▶ WHAT TO WORK ON
From the records beneath, determine how many lines contain "burst" and report only that figure.

[[ DATASET RECORDS open ]]

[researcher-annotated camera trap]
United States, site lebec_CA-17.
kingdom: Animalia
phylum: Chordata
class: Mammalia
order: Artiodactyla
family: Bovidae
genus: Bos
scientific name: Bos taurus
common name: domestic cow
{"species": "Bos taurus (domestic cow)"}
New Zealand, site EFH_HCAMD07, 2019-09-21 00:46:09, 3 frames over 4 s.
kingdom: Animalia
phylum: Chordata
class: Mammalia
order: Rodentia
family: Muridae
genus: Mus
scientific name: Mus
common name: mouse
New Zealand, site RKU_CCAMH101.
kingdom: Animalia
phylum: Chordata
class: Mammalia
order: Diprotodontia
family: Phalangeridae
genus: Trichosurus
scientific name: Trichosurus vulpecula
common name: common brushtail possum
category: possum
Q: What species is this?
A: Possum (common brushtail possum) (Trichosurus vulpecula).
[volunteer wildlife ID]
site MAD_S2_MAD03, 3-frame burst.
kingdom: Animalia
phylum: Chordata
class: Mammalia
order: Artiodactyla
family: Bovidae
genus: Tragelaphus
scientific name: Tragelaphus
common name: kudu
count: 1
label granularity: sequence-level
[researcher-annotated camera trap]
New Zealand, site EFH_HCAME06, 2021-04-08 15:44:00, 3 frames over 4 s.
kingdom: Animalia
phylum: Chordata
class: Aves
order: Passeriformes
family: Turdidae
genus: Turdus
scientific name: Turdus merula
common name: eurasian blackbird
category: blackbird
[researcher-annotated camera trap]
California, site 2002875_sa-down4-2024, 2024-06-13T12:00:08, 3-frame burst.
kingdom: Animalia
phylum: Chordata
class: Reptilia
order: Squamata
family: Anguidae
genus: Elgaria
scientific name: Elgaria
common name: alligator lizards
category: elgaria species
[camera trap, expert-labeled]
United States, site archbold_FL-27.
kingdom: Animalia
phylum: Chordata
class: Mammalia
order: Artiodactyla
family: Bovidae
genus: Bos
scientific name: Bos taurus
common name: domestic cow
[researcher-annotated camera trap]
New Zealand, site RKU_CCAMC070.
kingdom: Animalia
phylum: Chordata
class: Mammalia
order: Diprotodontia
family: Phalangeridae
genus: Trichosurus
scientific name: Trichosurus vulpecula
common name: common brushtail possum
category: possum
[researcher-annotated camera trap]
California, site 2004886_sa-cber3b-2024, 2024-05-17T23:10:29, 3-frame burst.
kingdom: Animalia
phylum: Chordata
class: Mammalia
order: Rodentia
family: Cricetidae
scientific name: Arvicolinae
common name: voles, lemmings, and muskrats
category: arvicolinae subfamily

[[ DATASET RECORDS closed ]]

▶ ANSWER SPACE
3